9. Narrow the economic pictures to your field.
"People talk about how the economy is going to improve," says Brenden of Home Run. "But the real question is: What are the economic changes in your field? In mine, the picture is not as bright. I think this is one of the biggest mistakes that companies make: They look at the broad economic picture. They need to narrow their focus to their own field."
10. Think globally, not locally.
All the experts agree: The competition is spreading across the ponds. Puri describes it: "The world is getting flatter."
That can be both good news and bad.
"The competition from Europe or China is now just as important to you as competition from within Southern California," says Puri.
Collins points out that many of these competing countries don't face the same kinds of licensing restrictions or high taxes that American companies do.
"It makes them that much more difficult to compete with," she says.
But the flipside is this: If you think "global market," it can improve your options "You simply cannot afford to not think internationally in business anymore," says Collins. "We even consider it important when advising about investing. A global presence for a company can make it appealing for investing."

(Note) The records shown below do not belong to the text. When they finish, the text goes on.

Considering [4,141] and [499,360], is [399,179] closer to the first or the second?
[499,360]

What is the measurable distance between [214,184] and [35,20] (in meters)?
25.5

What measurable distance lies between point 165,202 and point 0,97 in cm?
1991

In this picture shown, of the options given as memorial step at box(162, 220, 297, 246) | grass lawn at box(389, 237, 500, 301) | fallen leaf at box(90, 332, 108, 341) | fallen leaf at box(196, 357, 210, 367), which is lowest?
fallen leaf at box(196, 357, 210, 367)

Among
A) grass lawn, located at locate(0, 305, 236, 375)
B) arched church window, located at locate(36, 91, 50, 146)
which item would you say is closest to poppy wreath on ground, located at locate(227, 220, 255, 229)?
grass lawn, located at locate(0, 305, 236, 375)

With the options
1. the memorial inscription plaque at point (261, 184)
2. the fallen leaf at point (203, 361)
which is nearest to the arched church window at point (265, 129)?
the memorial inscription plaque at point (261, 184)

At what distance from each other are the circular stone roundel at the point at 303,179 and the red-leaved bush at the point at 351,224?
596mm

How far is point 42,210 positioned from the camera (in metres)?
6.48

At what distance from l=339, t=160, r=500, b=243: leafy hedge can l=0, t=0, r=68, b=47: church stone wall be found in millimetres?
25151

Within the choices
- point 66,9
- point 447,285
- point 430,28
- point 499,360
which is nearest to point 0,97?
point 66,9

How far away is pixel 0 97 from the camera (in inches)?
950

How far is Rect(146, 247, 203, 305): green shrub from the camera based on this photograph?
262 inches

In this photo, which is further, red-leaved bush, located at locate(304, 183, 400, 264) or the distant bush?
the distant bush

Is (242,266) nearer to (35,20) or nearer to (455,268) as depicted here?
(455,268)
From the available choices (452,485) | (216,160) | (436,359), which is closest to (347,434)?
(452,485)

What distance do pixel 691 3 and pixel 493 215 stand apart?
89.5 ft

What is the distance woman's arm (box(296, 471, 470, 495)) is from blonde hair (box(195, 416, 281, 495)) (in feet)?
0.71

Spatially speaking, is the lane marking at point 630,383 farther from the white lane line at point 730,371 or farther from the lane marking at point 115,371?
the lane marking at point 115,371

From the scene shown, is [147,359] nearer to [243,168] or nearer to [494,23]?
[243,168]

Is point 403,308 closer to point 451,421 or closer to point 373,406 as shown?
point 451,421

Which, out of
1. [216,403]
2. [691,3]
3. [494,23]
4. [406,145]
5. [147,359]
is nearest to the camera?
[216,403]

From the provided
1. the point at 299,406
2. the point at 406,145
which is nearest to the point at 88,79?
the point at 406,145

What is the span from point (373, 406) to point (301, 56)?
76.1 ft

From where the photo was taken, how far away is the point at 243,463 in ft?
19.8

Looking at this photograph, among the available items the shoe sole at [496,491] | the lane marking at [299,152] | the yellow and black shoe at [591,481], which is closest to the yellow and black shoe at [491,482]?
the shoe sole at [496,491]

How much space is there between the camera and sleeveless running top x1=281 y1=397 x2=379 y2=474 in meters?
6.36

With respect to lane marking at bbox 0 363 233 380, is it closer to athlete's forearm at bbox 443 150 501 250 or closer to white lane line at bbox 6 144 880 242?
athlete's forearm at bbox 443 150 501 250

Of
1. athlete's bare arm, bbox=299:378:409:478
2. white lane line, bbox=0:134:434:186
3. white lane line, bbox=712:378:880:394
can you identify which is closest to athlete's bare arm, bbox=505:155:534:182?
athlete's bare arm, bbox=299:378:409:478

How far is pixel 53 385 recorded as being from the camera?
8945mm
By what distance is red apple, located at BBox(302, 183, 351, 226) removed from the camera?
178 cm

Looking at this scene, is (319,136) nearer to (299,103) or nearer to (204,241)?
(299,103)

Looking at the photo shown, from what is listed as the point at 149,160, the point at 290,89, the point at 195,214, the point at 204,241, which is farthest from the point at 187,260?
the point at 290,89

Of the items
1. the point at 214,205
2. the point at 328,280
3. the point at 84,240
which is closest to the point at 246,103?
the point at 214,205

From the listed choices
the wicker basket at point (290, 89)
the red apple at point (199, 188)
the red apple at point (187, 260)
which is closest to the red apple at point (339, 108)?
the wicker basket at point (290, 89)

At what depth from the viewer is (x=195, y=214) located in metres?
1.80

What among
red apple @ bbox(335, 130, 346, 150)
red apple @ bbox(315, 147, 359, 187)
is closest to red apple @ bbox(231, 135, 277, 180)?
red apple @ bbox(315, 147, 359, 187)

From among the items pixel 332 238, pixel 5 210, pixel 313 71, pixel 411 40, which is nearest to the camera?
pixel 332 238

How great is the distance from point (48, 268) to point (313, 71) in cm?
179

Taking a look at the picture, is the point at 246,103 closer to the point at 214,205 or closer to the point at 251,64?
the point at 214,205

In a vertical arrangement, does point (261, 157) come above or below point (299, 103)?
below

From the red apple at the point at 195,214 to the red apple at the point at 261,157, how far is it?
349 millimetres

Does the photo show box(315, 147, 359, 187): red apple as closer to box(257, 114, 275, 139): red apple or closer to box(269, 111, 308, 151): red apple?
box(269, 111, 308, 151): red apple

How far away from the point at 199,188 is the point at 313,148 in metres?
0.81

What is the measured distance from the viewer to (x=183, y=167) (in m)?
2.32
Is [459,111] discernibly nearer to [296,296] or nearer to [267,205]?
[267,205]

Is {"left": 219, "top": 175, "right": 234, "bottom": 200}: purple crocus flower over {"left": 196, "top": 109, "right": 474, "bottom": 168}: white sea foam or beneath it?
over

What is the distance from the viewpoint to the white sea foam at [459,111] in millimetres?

Also the experts agree that the global economy is improving, which can only help local businesses.
Follow these tips, the experts says, and Orange County businesses should be doing better in 2010's healthier economic climate. And Puri is optimistic that recover is just around the corner. According to the recent economic forecast by Puri's team at Cal State Fullerton's Institute for Economic and Environmental Studies, the future looks better because "negative forces have moved from 'bad' to 'less bad' (housing, investments), and positive forces have taken hold (sales, government spending)."
But Puri points out that all of the economy-related talk has one giant "if" to it: Washington.
"Everything in business here in Orange County depends on new federal regulations," he says. "But from what we've seen, we can expect a recover in 2010."
Recover - meaning one with a "new normal."